Automate Your C# Library Deployment: Publishing to NuGet and GitHub Packages with GitHub Actions

rafaeljcamara

Rafael Câmara

Posted on November 4, 2024

Automate Your C# Library Deployment: Publishing to NuGet and GitHub Packages with GitHub Actions

So you’ve created a cool C# library that you want to share with your fellow developers, but don’t know how? Maybe you know you could do that with NuGet packages, but don’t know how to create one?

This post showcases how you can make this amazing library you’ve created publicly available so that others can enjoy working with it!

What is a NuGet package?

A NuGet package is a single, packaged library or set of libraries, complemented by metadata and dependencies, designed to easily be distributed and integrated into projects in .NET.

This saves time for the developers by avoiding rewriting or duplicating code, as we promote reusability by installing these packages and making use of their functionality.

Sample library code

We are going to be a very simple logger class that just prints a message to the console. This printing will evolve to showcase that new changes in our library code can be automatically deployed to the package feeds, but we will come to this in a second.

First, let’s create a class library project. We can do so via de command line:

dotnet new classlib -n Something
Enter fullscreen mode Exit fullscreen mode

The outcome should look something like:

base class lib

We can now change the directory to our project folder:

cd MyAmazingLogger
Enter fullscreen mode Exit fullscreen mode

Another thing we can do is to remove the default Class1.cs file.
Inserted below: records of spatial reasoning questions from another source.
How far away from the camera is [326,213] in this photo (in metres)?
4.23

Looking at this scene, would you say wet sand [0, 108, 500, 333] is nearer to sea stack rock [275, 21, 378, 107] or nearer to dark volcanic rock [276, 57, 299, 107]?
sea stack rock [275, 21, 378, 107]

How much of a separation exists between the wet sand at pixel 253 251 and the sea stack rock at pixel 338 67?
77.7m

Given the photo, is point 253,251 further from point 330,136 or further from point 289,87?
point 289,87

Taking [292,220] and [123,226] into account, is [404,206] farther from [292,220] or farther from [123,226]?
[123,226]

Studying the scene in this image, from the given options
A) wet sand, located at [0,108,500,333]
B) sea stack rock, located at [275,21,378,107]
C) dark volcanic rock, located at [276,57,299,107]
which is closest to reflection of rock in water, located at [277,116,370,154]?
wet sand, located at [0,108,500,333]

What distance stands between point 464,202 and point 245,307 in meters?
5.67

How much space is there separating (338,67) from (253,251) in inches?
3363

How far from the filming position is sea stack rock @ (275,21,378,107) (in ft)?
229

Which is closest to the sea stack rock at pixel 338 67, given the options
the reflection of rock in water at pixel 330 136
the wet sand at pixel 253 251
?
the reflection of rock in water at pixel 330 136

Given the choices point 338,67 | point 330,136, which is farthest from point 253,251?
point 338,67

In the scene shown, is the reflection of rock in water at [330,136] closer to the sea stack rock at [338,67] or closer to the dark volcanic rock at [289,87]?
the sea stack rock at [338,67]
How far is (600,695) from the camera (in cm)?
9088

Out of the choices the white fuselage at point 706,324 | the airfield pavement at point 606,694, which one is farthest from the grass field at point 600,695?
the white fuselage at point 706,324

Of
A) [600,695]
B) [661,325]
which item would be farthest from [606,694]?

Then, let’s create a class that represents the functionality we want to share. In this case, a logger class. Here’s some sample code:

public static class MyCustomLogger
{
     public static void LogMyMessage(string message) => Console.WriteLine($"v1: {message}");
}
Enter fullscreen mode Exit fullscreen mode

Now that we have this base code class let’s make this shareable across the world :)

Configuring the continuous integration (ci) workflow file

If you want your GitHub actions to trigger whenever an event occurs, as an example a commit is made in main.

To configure our GitHub actions we need to place the yaml files inside a specific folder structure: .githubworkflowsci.yaml (this can be named anything)

github action folder structure

This ci.yaml file contains the code that will package our library and publish it to the corresponding package source. This file can do many more things, like building the app, running tests, generating docker images, and so on, we are just using a very small fraction of the abilities this gives us.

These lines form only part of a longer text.